START DATA EXTRACT

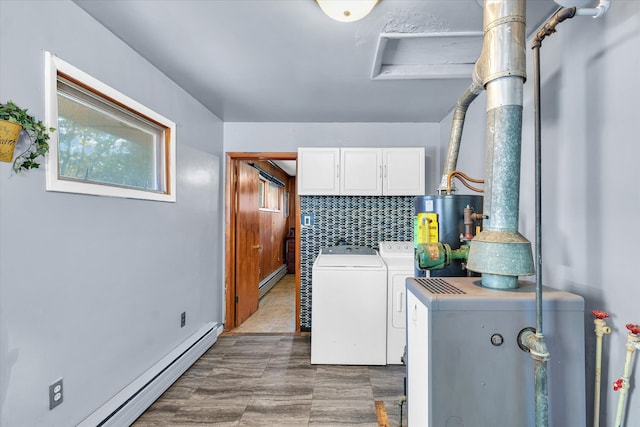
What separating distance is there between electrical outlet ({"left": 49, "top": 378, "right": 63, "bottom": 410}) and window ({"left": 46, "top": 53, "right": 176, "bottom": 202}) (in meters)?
0.92

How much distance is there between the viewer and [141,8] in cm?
160

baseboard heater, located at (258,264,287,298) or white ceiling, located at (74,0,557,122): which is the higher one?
white ceiling, located at (74,0,557,122)

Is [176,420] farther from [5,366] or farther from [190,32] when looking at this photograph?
[190,32]

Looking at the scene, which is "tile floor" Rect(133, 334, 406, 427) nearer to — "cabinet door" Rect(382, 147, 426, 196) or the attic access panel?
"cabinet door" Rect(382, 147, 426, 196)

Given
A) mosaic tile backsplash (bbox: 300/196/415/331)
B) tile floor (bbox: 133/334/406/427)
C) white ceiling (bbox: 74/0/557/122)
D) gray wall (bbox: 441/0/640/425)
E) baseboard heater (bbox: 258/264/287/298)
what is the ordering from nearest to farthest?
gray wall (bbox: 441/0/640/425) → white ceiling (bbox: 74/0/557/122) → tile floor (bbox: 133/334/406/427) → mosaic tile backsplash (bbox: 300/196/415/331) → baseboard heater (bbox: 258/264/287/298)

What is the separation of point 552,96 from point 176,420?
2834 mm

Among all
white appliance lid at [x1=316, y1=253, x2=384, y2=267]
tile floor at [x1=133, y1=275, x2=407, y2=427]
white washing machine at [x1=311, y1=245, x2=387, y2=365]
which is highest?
white appliance lid at [x1=316, y1=253, x2=384, y2=267]

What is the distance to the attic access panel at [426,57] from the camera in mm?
1987

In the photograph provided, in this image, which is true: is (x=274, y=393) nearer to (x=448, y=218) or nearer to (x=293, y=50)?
(x=448, y=218)

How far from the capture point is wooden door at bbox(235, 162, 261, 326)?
3.60 metres

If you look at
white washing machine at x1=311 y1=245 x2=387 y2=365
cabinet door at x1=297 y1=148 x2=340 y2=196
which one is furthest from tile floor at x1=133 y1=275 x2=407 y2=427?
cabinet door at x1=297 y1=148 x2=340 y2=196

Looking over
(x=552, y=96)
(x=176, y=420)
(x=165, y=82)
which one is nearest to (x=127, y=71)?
(x=165, y=82)

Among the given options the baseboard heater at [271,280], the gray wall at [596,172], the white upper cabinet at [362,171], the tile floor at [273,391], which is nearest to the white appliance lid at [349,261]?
the white upper cabinet at [362,171]

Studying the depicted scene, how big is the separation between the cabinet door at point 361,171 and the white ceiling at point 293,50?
0.42 meters
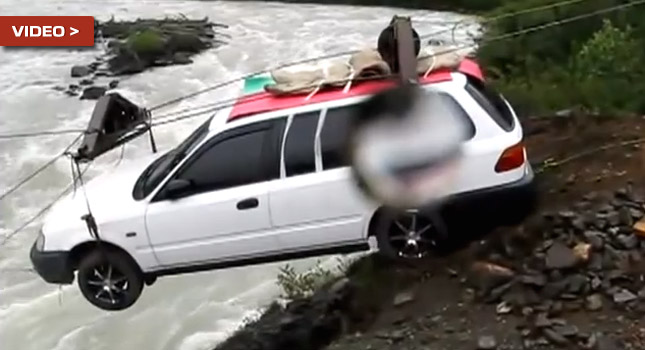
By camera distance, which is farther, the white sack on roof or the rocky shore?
the rocky shore

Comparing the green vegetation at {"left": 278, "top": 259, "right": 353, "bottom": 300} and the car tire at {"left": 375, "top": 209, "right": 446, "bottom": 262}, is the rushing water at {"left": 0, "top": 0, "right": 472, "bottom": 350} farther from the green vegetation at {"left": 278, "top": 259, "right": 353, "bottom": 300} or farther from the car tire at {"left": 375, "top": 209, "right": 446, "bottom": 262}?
the car tire at {"left": 375, "top": 209, "right": 446, "bottom": 262}

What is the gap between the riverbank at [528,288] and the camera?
6328 millimetres

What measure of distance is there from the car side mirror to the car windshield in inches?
4.3

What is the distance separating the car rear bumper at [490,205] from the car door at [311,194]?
64 cm

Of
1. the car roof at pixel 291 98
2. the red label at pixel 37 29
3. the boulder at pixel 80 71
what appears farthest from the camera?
the boulder at pixel 80 71

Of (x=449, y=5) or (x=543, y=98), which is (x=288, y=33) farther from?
(x=543, y=98)

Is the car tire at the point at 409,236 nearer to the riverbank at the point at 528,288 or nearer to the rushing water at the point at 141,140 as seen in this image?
the riverbank at the point at 528,288

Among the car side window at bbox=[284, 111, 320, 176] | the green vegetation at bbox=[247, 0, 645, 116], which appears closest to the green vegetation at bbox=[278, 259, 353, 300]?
the car side window at bbox=[284, 111, 320, 176]

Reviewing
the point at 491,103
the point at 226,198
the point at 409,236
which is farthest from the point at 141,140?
the point at 491,103

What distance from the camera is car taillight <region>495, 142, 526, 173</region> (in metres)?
6.41

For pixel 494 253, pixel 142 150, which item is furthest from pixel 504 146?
pixel 142 150

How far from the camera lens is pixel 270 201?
6445 millimetres

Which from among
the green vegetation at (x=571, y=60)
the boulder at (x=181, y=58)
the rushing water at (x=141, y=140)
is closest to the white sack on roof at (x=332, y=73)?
the rushing water at (x=141, y=140)

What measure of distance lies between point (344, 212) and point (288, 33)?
1763 cm
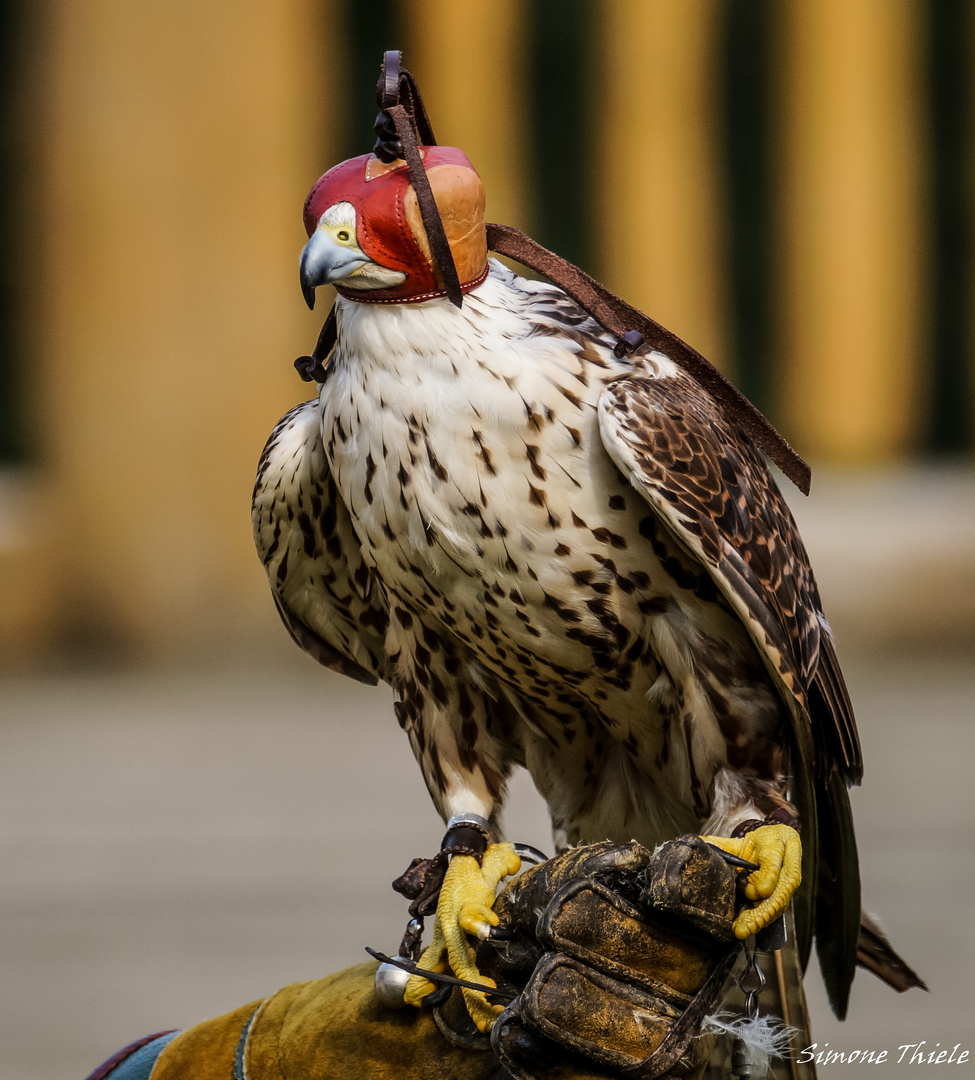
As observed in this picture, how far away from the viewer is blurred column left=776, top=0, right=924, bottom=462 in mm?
7980

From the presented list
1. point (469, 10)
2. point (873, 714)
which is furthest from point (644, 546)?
point (469, 10)

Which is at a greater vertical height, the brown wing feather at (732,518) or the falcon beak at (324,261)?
the falcon beak at (324,261)

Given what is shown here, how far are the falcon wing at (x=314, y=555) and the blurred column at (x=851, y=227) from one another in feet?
20.3

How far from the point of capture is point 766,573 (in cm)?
193

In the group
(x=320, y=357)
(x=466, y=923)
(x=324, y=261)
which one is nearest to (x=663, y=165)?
(x=320, y=357)

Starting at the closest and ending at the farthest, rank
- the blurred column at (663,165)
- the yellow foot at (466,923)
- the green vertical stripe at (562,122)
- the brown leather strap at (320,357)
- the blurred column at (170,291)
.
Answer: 1. the yellow foot at (466,923)
2. the brown leather strap at (320,357)
3. the blurred column at (170,291)
4. the blurred column at (663,165)
5. the green vertical stripe at (562,122)

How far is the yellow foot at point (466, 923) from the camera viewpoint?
188 cm

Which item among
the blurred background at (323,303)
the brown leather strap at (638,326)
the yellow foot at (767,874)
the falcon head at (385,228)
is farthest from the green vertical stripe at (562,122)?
the yellow foot at (767,874)

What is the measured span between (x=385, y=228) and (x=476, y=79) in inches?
259

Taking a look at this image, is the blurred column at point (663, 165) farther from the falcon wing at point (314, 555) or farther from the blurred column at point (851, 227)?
the falcon wing at point (314, 555)

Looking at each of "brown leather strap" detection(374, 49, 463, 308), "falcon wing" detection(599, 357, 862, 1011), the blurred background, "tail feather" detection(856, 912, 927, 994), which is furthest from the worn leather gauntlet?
the blurred background

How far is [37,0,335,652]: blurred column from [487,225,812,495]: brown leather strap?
5.71 m

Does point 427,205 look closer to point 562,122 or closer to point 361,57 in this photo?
point 562,122

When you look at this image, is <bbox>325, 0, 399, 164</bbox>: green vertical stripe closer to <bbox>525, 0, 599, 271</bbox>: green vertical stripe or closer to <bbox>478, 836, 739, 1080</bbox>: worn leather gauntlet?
<bbox>525, 0, 599, 271</bbox>: green vertical stripe
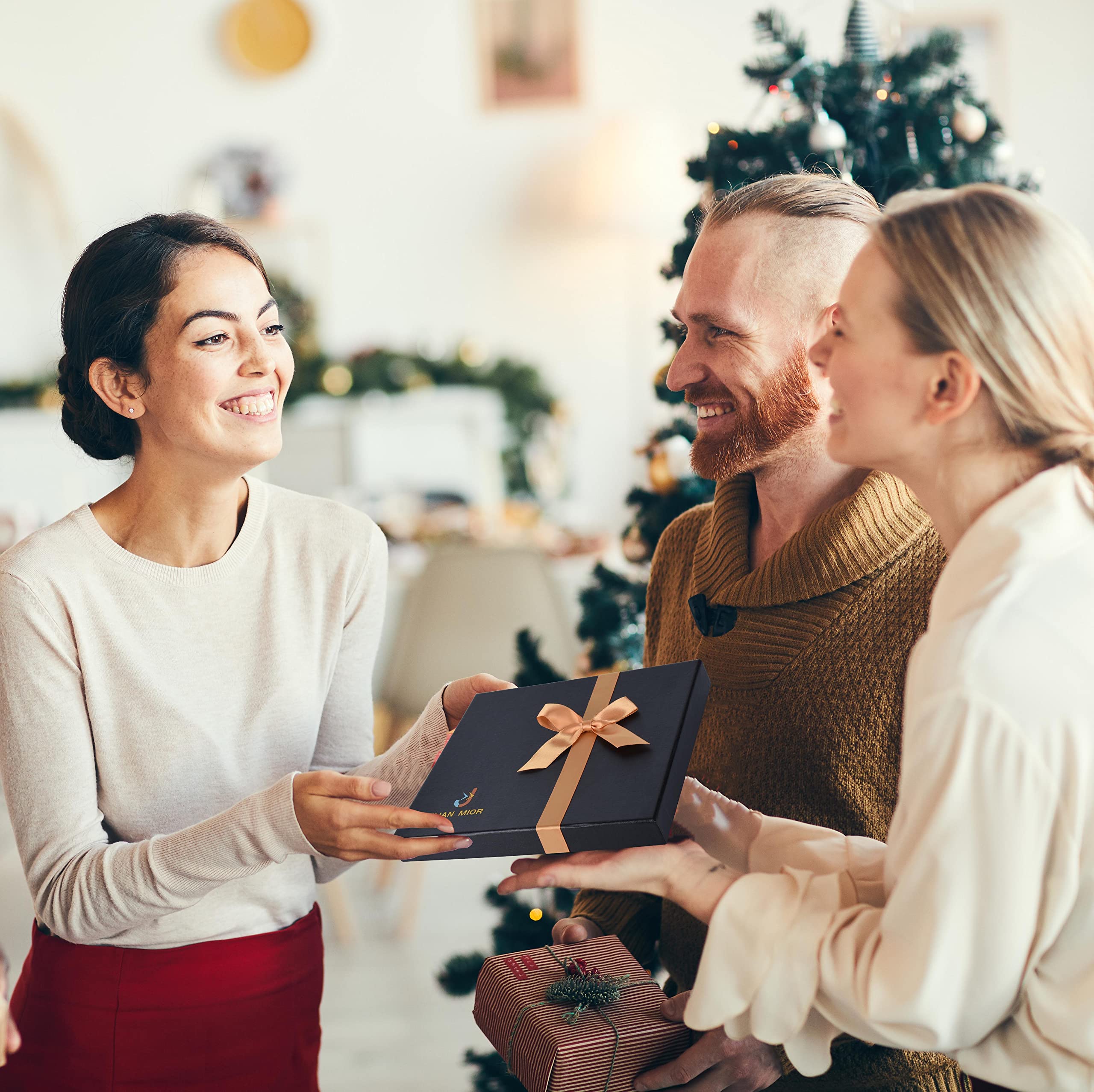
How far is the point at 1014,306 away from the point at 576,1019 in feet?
2.52

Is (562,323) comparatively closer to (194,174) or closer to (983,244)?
(194,174)

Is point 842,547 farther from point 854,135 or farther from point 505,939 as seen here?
point 854,135

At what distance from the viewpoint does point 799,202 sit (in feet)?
4.54

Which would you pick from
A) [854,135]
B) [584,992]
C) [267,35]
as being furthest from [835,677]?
[267,35]

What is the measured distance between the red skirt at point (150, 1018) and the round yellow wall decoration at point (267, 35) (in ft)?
18.7

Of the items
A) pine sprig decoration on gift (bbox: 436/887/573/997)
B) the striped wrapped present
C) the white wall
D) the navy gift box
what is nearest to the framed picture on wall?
the white wall

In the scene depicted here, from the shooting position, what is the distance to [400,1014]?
2.71 m

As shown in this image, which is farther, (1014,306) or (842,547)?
(842,547)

END DATA EXTRACT

• [EXERCISE]: Above are records to transcribe exactly; leave their pictures out.

• [TASK RESPONSE]:
What separating distance is there between electrical outlet ({"left": 49, "top": 378, "right": 63, "bottom": 410}) and window ({"left": 46, "top": 53, "right": 176, "bottom": 202}) (in meters)?
0.92

How much distance is there between the viewer and [141,8] in cm?
160

baseboard heater, located at (258,264,287,298) or white ceiling, located at (74,0,557,122): which is the higher one?
white ceiling, located at (74,0,557,122)

Is [176,420] farther from [5,366] or farther from [190,32] when looking at this photograph?
[190,32]

Looking at the scene, which is "tile floor" Rect(133, 334, 406, 427) nearer to — "cabinet door" Rect(382, 147, 426, 196) or the attic access panel?
"cabinet door" Rect(382, 147, 426, 196)

Given
A) mosaic tile backsplash (bbox: 300/196/415/331)
B) tile floor (bbox: 133/334/406/427)
C) white ceiling (bbox: 74/0/557/122)
D) gray wall (bbox: 441/0/640/425)
E) baseboard heater (bbox: 258/264/287/298)
what is the ordering from nearest to farthest?
gray wall (bbox: 441/0/640/425) → white ceiling (bbox: 74/0/557/122) → tile floor (bbox: 133/334/406/427) → mosaic tile backsplash (bbox: 300/196/415/331) → baseboard heater (bbox: 258/264/287/298)

What is the separation of point 552,96 from point 176,420?
2834 mm

Among all
white appliance lid at [x1=316, y1=253, x2=384, y2=267]
tile floor at [x1=133, y1=275, x2=407, y2=427]
white washing machine at [x1=311, y1=245, x2=387, y2=365]
which is highest?
white appliance lid at [x1=316, y1=253, x2=384, y2=267]

What is the distance to the attic access panel at [426,57] from the camera in mm?
1987

In the photograph provided, in this image, which is true: is (x=274, y=393) nearer to (x=448, y=218) or nearer to (x=293, y=50)?
(x=448, y=218)

How far from the capture point is wooden door at bbox(235, 162, 261, 326)?
3.60 metres

If you look at
white washing machine at x1=311 y1=245 x2=387 y2=365
cabinet door at x1=297 y1=148 x2=340 y2=196
which one is furthest from tile floor at x1=133 y1=275 x2=407 y2=427?
cabinet door at x1=297 y1=148 x2=340 y2=196

Looking over
(x=552, y=96)
(x=176, y=420)
(x=165, y=82)
which one is nearest to (x=127, y=71)?
(x=165, y=82)

Among the given options the baseboard heater at [271,280], the gray wall at [596,172], the white upper cabinet at [362,171], the tile floor at [273,391], which is nearest to the white appliance lid at [349,261]?
the white upper cabinet at [362,171]

Studying the depicted scene, how big is the separation between the cabinet door at point 361,171 and the white ceiling at point 293,50?
0.42 meters
By camera distance, which is farther, the white sack on roof or the rocky shore?
the rocky shore

Comparing the green vegetation at {"left": 278, "top": 259, "right": 353, "bottom": 300} and the car tire at {"left": 375, "top": 209, "right": 446, "bottom": 262}, is the rushing water at {"left": 0, "top": 0, "right": 472, "bottom": 350} farther from the green vegetation at {"left": 278, "top": 259, "right": 353, "bottom": 300} or farther from the car tire at {"left": 375, "top": 209, "right": 446, "bottom": 262}?
the car tire at {"left": 375, "top": 209, "right": 446, "bottom": 262}

What is the gap between the riverbank at [528,288] and the camera?
6328 millimetres

What measure of distance is there from the car side mirror to the car windshield in inches?
4.3

What is the distance separating the car rear bumper at [490,205] from the car door at [311,194]?
64 cm

Of
1. the car roof at pixel 291 98
2. the red label at pixel 37 29
3. the boulder at pixel 80 71
what appears farthest from the camera?
the boulder at pixel 80 71

Of (x=449, y=5) or (x=543, y=98), which is (x=288, y=33) farther from?
(x=543, y=98)

Is the car tire at the point at 409,236 nearer to the riverbank at the point at 528,288 or nearer to the rushing water at the point at 141,140 as seen in this image?
the riverbank at the point at 528,288

Among the car side window at bbox=[284, 111, 320, 176] | the green vegetation at bbox=[247, 0, 645, 116], which appears closest to the green vegetation at bbox=[278, 259, 353, 300]?
the car side window at bbox=[284, 111, 320, 176]

Reviewing
the point at 491,103
the point at 226,198
the point at 409,236
which is farthest from the point at 141,140?
the point at 491,103

What distance from the camera is car taillight <region>495, 142, 526, 173</region> (in metres)?
6.41

For pixel 494 253, pixel 142 150, which item is furthest from pixel 504 146?
pixel 142 150

How far from the camera lens is pixel 270 201?
6445 millimetres

Which from among
the green vegetation at (x=571, y=60)
the boulder at (x=181, y=58)
the rushing water at (x=141, y=140)
is closest to the white sack on roof at (x=332, y=73)?
the rushing water at (x=141, y=140)

What measure of distance lies between point (344, 212) and point (288, 33)?
1763 cm
As observed in this picture, how far away from the viewer is blurred column left=776, top=0, right=924, bottom=462 in mm?
7980

From the presented list
1. point (469, 10)
2. point (873, 714)
which is furthest from point (644, 546)?
point (469, 10)

Which is at a greater vertical height, the brown wing feather at (732,518) or the falcon beak at (324,261)?
the falcon beak at (324,261)

Given what is shown here, how far are the falcon wing at (x=314, y=555) and the blurred column at (x=851, y=227) from one another in feet?
20.3

How far from the point of capture is point 766,573 (in cm)?
193

In the group
(x=320, y=357)
(x=466, y=923)
(x=324, y=261)
which one is nearest to (x=663, y=165)?
(x=320, y=357)

Starting at the closest and ending at the farthest, rank
- the blurred column at (663,165)
- the yellow foot at (466,923)
- the green vertical stripe at (562,122)
- the brown leather strap at (320,357)
- the blurred column at (170,291)
.
Answer: 1. the yellow foot at (466,923)
2. the brown leather strap at (320,357)
3. the blurred column at (170,291)
4. the blurred column at (663,165)
5. the green vertical stripe at (562,122)

How far is the yellow foot at point (466, 923) from the camera viewpoint?
188 cm

Which item among
the blurred background at (323,303)
the brown leather strap at (638,326)
the yellow foot at (767,874)
the falcon head at (385,228)
is farthest from the green vertical stripe at (562,122)?
the yellow foot at (767,874)

What is the measured span between (x=385, y=228) and (x=476, y=79) in inches?
259

Taking a look at this image, is the blurred column at point (663, 165) farther from the falcon wing at point (314, 555) or farther from the blurred column at point (851, 227)?
the falcon wing at point (314, 555)

Looking at each of "brown leather strap" detection(374, 49, 463, 308), "falcon wing" detection(599, 357, 862, 1011), the blurred background, "tail feather" detection(856, 912, 927, 994), which is furthest from the worn leather gauntlet?
the blurred background

How far is [37,0,335,652]: blurred column from [487,225,812,495]: brown leather strap?
5.71 m

Does point 427,205 look closer to point 562,122 or closer to point 361,57 in this photo?
point 562,122

When you look at this image, is <bbox>325, 0, 399, 164</bbox>: green vertical stripe closer to <bbox>525, 0, 599, 271</bbox>: green vertical stripe or closer to <bbox>478, 836, 739, 1080</bbox>: worn leather gauntlet?
<bbox>525, 0, 599, 271</bbox>: green vertical stripe
How far is the point at 1014,306 away from the point at 576,1019 in feet?
2.52

Is (562,323) comparatively closer to (194,174) or closer to (983,244)?
(194,174)

Is point 842,547 farther from point 854,135 or farther from point 505,939 as seen here?
point 854,135

At what distance from the viewpoint does point 799,202 sit (in feet)?
4.54

Which would you pick from
A) [854,135]
B) [584,992]
C) [267,35]
as being furthest from [835,677]?
[267,35]

What is the measured distance between the red skirt at point (150, 1018) and the round yellow wall decoration at point (267, 35) (in ft)?
18.7

Of the items
A) pine sprig decoration on gift (bbox: 436/887/573/997)
B) the striped wrapped present
C) the white wall
D) the navy gift box
what is nearest to the framed picture on wall?
the white wall

In the scene depicted here, from the shooting position, what is the distance to [400,1014]?
2.71 m

As shown in this image, which is farther, (1014,306) or (842,547)?
(842,547)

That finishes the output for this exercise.